Repeat the lines below word for word, but please leave the pictures out of your answer.
━━ INFORMATION SUPPLIED
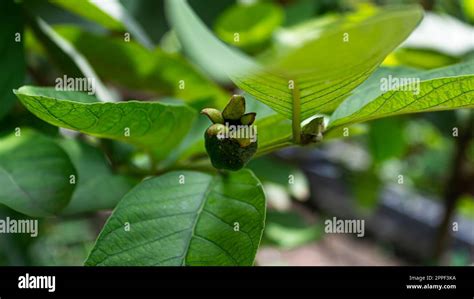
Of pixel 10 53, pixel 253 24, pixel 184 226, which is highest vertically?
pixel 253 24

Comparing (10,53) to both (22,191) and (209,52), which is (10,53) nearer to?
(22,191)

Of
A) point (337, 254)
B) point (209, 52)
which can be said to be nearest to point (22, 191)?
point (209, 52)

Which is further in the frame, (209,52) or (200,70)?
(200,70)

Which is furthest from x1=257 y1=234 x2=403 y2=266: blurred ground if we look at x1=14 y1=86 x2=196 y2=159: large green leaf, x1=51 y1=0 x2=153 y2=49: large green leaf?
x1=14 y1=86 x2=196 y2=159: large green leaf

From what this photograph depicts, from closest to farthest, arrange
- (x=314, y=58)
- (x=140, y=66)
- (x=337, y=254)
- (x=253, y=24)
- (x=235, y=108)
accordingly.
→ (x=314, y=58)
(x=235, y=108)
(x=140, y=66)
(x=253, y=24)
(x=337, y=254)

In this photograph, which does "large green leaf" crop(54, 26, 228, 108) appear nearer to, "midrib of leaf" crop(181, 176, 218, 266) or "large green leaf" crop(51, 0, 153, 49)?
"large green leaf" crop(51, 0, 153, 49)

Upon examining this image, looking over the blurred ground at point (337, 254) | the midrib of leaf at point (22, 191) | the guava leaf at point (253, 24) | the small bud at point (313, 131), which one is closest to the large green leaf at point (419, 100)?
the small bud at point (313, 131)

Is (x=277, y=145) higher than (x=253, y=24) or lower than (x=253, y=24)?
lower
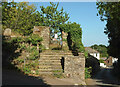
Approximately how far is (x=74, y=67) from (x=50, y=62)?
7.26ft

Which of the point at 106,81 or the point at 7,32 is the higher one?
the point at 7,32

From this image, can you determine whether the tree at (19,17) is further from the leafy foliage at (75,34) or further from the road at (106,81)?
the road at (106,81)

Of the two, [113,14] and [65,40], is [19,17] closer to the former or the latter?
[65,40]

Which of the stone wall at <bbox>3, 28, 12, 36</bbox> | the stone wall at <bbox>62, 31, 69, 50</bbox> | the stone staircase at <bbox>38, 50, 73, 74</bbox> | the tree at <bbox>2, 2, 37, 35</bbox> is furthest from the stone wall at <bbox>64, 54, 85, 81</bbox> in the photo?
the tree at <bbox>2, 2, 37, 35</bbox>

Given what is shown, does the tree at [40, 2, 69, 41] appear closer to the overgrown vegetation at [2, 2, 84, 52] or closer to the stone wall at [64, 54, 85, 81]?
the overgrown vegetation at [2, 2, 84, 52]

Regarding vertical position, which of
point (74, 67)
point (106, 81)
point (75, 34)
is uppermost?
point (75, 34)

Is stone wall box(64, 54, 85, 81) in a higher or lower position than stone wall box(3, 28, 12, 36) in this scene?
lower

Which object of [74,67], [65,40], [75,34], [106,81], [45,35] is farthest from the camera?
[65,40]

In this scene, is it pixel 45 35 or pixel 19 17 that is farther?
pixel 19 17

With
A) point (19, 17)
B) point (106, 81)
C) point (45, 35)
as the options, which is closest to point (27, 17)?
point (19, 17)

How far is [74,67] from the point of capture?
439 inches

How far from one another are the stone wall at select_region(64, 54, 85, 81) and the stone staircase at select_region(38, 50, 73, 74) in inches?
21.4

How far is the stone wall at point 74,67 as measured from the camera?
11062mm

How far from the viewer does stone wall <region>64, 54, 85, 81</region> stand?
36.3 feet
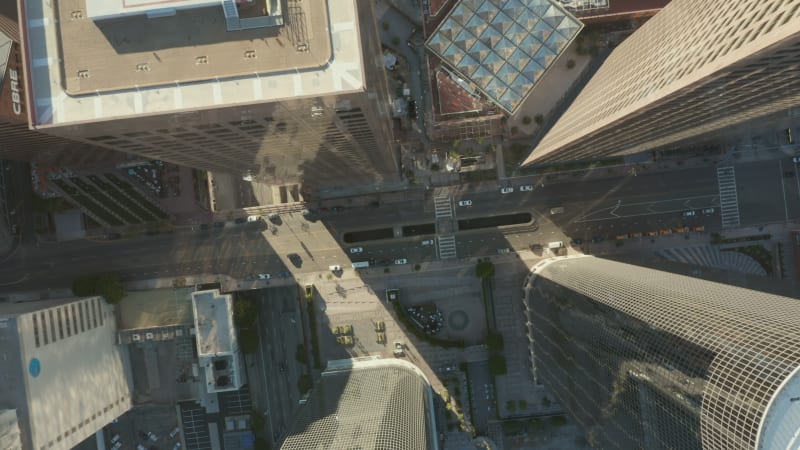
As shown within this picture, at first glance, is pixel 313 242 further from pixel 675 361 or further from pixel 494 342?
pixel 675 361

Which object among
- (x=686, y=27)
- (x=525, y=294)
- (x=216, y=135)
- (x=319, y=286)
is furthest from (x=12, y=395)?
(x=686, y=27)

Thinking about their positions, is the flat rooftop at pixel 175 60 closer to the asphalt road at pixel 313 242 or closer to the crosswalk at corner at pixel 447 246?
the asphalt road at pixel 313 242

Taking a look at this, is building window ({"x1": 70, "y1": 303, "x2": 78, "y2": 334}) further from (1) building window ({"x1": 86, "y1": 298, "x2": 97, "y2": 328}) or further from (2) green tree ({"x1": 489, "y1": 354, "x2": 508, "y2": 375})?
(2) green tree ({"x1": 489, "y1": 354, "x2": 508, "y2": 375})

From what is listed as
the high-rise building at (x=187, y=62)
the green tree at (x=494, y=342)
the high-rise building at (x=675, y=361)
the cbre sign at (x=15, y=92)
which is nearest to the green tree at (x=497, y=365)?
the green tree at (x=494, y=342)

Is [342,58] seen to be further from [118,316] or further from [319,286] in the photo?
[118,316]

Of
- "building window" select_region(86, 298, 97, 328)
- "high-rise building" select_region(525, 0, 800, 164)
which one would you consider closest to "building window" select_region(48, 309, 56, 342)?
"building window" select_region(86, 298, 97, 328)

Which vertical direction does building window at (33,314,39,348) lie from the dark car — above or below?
━━━━
• _EXERCISE OUTPUT_
Of pixel 10 53, pixel 253 24, pixel 184 226, which is highest vertically?
pixel 253 24

Comparing (10,53) to both (22,191) and (209,52), which is (10,53) nearer to?
(22,191)

Of
A) point (337, 254)
B) point (209, 52)
which can be said to be nearest to point (22, 191)?
point (209, 52)

Which is further in the frame, (209,52) or (200,70)?
(200,70)

Which is furthest from x1=257 y1=234 x2=403 y2=266: blurred ground if we look at x1=14 y1=86 x2=196 y2=159: large green leaf, x1=51 y1=0 x2=153 y2=49: large green leaf?
x1=14 y1=86 x2=196 y2=159: large green leaf

From what this photograph depicts, from closest to farthest, arrange
- (x=314, y=58)
- (x=140, y=66)
- (x=337, y=254)
- (x=253, y=24)
- (x=235, y=108)
accordingly.
→ (x=314, y=58)
(x=235, y=108)
(x=140, y=66)
(x=253, y=24)
(x=337, y=254)

In this photograph, which does "large green leaf" crop(54, 26, 228, 108) appear nearer to, "midrib of leaf" crop(181, 176, 218, 266) or "large green leaf" crop(51, 0, 153, 49)?
"large green leaf" crop(51, 0, 153, 49)

Upon examining this image, looking over the blurred ground at point (337, 254) | the midrib of leaf at point (22, 191) | the guava leaf at point (253, 24) | the small bud at point (313, 131), which one is closest to the large green leaf at point (419, 100)?
the small bud at point (313, 131)

Is (x=277, y=145) higher than (x=253, y=24) or lower than (x=253, y=24)?
lower
Approximately how far is (x=74, y=67) from (x=50, y=62)?
7.26ft

Which of the point at 106,81 or the point at 7,32 is the higher one?
the point at 7,32

From this image, can you determine whether the tree at (19,17) is further from the leafy foliage at (75,34) or further from the road at (106,81)?
the road at (106,81)

Of the two, [113,14] and [65,40], is [19,17] closer to the former or the latter?
[65,40]

Which of the stone wall at <bbox>3, 28, 12, 36</bbox> | the stone wall at <bbox>62, 31, 69, 50</bbox> | the stone staircase at <bbox>38, 50, 73, 74</bbox> | the tree at <bbox>2, 2, 37, 35</bbox> is furthest from the stone wall at <bbox>64, 54, 85, 81</bbox> in the photo?
the tree at <bbox>2, 2, 37, 35</bbox>

Given what is shown, does the tree at [40, 2, 69, 41] appear closer to the overgrown vegetation at [2, 2, 84, 52] or closer to the stone wall at [64, 54, 85, 81]?
the overgrown vegetation at [2, 2, 84, 52]

Regarding vertical position, which of
point (74, 67)
point (106, 81)
point (75, 34)
is uppermost?
point (75, 34)

Is stone wall box(64, 54, 85, 81) in a higher or lower position than stone wall box(3, 28, 12, 36) in this scene?
lower

Which object of [74,67], [65,40], [75,34], [106,81], [45,35] is farthest from the camera?
[65,40]

In this scene, is it pixel 45 35 or pixel 19 17 that is farther?
pixel 19 17

With
A) point (19, 17)
B) point (106, 81)
C) point (45, 35)
as the options, which is closest to point (27, 17)?
point (19, 17)

How far is [74,67] from the point of capture?
439 inches

How far from one another are the stone wall at select_region(64, 54, 85, 81) and the stone staircase at select_region(38, 50, 73, 74) in inches?
21.4

How far is the stone wall at point 74,67 as measured from the camera?
11062mm

How far from the viewer does stone wall <region>64, 54, 85, 81</region> stand?
36.3 feet
As shown within this picture, at first glance, is pixel 313 242 further from pixel 675 361 or further from pixel 494 342?
pixel 675 361

Which object among
- (x=686, y=27)
- (x=525, y=294)
- (x=216, y=135)
- (x=319, y=286)
is furthest from (x=12, y=395)?
(x=686, y=27)

Thinking about their positions, is the flat rooftop at pixel 175 60 closer to the asphalt road at pixel 313 242 or closer to the crosswalk at corner at pixel 447 246?
the asphalt road at pixel 313 242

Taking a look at this, is building window ({"x1": 70, "y1": 303, "x2": 78, "y2": 334}) further from (1) building window ({"x1": 86, "y1": 298, "x2": 97, "y2": 328}) or further from (2) green tree ({"x1": 489, "y1": 354, "x2": 508, "y2": 375})?
(2) green tree ({"x1": 489, "y1": 354, "x2": 508, "y2": 375})

From what is listed as
the high-rise building at (x=187, y=62)
the green tree at (x=494, y=342)
the high-rise building at (x=675, y=361)
the cbre sign at (x=15, y=92)
which is nearest to the green tree at (x=497, y=365)?
the green tree at (x=494, y=342)

Is [342,58] seen to be further from [118,316] or further from [319,286] in the photo?
[118,316]

Of
- "building window" select_region(86, 298, 97, 328)
- "high-rise building" select_region(525, 0, 800, 164)
which one would you consider closest to "building window" select_region(48, 309, 56, 342)?
"building window" select_region(86, 298, 97, 328)

Which vertical direction does building window at (33,314,39,348) lie from the dark car — above or below?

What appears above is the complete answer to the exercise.